(I Can’t Get No) Satisfaction - 1/3

それでも東横は満足出来ない

「気に食わん」

 田園都市線渋谷駅――通称「新渋谷」にある会議室に響いた最早お決まりと言ってもいい東横線のセリフに、何がよ、と返してやる気にもなれず、大井町線は向かいのソファでぶすくれる彼の手元を覗き込んだ。
 細長い手帳大のつるりとした緑色に、箔押し風の金の印刷がなされたカバー。上半分に美しく印字された飾り縁の真ん中には白抜きで「2」が五つ並び、その下にはこの物体の名称が書かれていた。
 「記念入場券」。ゾロ目の日付である平成二十二年二月二十二日の今日、東急電鉄が数量限定で発売した記念グッズである。
 朝の内に無事完売したと言う話だし、こうして見ていても特に不備らしい不備は見つからない。

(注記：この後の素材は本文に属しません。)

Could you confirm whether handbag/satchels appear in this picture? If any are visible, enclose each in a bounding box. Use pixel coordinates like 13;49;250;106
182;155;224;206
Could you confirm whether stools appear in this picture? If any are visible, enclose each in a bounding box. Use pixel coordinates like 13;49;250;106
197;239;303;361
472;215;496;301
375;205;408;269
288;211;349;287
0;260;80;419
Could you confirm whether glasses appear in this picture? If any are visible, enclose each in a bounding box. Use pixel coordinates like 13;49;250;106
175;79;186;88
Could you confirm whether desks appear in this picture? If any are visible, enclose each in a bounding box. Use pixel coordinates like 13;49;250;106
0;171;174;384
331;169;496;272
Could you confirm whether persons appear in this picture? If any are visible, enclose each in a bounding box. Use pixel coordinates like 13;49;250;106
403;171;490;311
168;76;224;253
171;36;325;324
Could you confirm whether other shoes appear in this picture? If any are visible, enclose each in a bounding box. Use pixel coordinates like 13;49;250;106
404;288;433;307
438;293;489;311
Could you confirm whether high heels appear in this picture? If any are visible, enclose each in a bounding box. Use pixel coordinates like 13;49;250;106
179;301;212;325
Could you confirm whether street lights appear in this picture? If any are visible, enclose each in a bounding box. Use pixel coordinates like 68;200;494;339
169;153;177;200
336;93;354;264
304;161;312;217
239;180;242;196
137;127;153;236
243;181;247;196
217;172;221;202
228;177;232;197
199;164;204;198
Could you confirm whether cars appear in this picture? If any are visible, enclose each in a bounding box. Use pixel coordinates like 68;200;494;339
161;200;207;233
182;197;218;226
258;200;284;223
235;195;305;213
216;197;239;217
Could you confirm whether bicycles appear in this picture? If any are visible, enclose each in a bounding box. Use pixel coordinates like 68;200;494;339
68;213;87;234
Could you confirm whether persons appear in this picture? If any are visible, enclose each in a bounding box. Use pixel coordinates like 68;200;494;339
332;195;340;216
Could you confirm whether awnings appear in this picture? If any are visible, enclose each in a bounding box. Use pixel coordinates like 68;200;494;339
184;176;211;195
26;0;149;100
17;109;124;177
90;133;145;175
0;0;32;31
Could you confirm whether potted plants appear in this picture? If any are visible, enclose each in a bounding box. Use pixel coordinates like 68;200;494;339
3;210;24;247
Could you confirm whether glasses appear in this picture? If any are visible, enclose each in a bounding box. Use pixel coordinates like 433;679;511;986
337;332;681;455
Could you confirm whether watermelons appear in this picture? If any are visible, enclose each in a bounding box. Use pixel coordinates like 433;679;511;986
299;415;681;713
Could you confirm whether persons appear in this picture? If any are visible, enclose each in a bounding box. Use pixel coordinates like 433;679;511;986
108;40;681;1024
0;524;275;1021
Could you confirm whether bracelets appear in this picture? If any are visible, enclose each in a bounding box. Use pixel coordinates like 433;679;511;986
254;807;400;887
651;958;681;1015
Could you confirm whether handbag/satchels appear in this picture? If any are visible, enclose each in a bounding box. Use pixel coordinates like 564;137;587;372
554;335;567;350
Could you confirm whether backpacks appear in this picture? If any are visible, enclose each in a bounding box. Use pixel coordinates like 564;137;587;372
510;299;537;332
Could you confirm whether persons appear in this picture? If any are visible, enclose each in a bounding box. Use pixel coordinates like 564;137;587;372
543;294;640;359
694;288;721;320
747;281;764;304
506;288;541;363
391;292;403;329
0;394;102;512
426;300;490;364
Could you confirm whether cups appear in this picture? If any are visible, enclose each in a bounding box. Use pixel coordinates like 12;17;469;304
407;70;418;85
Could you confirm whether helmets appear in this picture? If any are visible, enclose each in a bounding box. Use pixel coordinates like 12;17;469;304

するとこの場にいる一同にお茶を配っていた目黒線がテーブルに座って、うーん、と困った風な声を上げた。

「どこが不満なんだい、東横」

 手元に置かれたカップを取って紅茶を飲む東横の仕草に合わせて、彼の癖毛が耳の上と首元でぴょこぴょこと跳ねる。特に癖の強いらしい左側の前髪は自社のロゴマークをかたどったピンで留められていたが、それでも纏め切ずに跳ねて動くのを見る度、毛先だけでもストレートパーマをかければいいんじゃないか、なんて大井町は思うのだが、開業当初からずっと跳ねているから、本人はさして気にしていないのだろう。
上下共に丈を七分程に詰めた改造制服を着る東横を横目で見て、大井町は傾けたカップに隠して溜め息を吐く。他の路線とてシャツ以外のインナーを着ていたり、多少のアレンジをしているとは言え、ここまで制服を弄っているのは東横しかいない。制服一つ取ってもこうなのだから、彼に「普通」とか「スタンダード」なんてものを求めるのが間違いなのだろう。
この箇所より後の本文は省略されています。